A regular expression is text that is used to describe textual patterns, and it can be thought of as a very terse descriptive language. This capability is provided to help with some searches that you can't pull off with eBay's query language. Entire books have been written about them and it will be beyond the scope of this document to give comprehensive coverage here. Further reading or searching on the web is recommended if you are interested.

 

Prospector takes regular expressions to use as must-match or must-not-match filters for items. Special characters called metacharacters, and character sequences called metacharacter sequences are mixed in with normal characters to form a pattern or a template that can be applied to text to see if there is a match. An example is "ST3.*LC". The period and the asterisk are metacharacters - the period means "match any character", and the asterisk is a quantifier on the preceding character that means "zero or more times". Together, they form a pattern that will match the following:

       ST3LC                - the ".*" maps to nothing to make this match

       ST318452LC        - the ".*" matches "18452" to make this match

 

Because these metacharacters are mixed in with regular characters to specify a pattern, they can make for tough learning because the metacharacters first need to be distinguished and their meanings understood in order to figure out what the pattern is supposed to match.

 

The "ST3.*LC" pattern is actually applicable to computer hard drives, specifically to one of Seagate's lines of computer disk drives so we'll continue to use it as an example.

 

Seagate has a labeling scheme for their SCSI drives like so:

       ST3xxxxxCC

where ST3 is the model, xxxxx is the capacity of the drive and CC is the interface code for the drive.

 

LC happens to be the interface code for 80-pin LVD, which is a common interface. You can do an ST3* with eBay's query language but you will pick up other interfaces like ST3xxxxxLW and ST3xxxxxFC which you can't filter out.

 

With regular expressions, you can add a "Must Not Match" expression such as:

       (LW|FC)

 

The parentheses and the vertical bar are metacharacters. The parentheses define a group of text within which is an OR '|' operator. This expression says either "LW" or "FC". When placed in the Must-Not-Match box, Prospector will filter out all results that do match this expression.

 

Common metacharacters are:

 

Metacharacter

Meaning

. (period)

Matches any character

* (asterisk)

Quantifies the preceding character and matches it zero or more times for as many times as possible.

+

Quantifies the preceding character and matches it one or more times for as many times as possible.

?

Quantifies the preceding character and matches it zero or one time, matching one time if possible.

[ccc] (square brackets)

Matches any character found within the square brackets. [ace] will match the characters a, c, or e.

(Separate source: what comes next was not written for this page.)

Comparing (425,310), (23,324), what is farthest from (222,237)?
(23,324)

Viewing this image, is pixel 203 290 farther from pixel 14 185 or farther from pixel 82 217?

The '-' (dash) character can be used to specify a range, so [a-e] means a, b, c, d, or e.

The '^' (caret) character can be used to negate, and mean "everything except", so [^a-e] means any character except a, b, c, d, or e.

( ) (parentheses)

Group.

|

Boolean OR operator, used to specify alternatives.

\d

Matches any digit, equivalent to [0-9].

\D

Matches any non-digit, equivalent to [^0-9].

\s

Matches a whitespace character.

\S

Matches a non-whitespace character.

\w

Matches any alphanumeric character, equivalent to [_0-9a-zA-Z].

\W

Matches any non-alphanumeric character, equivalent to [^_0-9a-zA-Z].

 

Prospector supports the full Microsoft .NET regular expression language.

 

Notes

 

Prospector performs regular expression matching only on listing titles. While it would be desirable to match within descriptions as well, it would be very costly in terms of the amount of data that will need to be fetched, hence the limitation.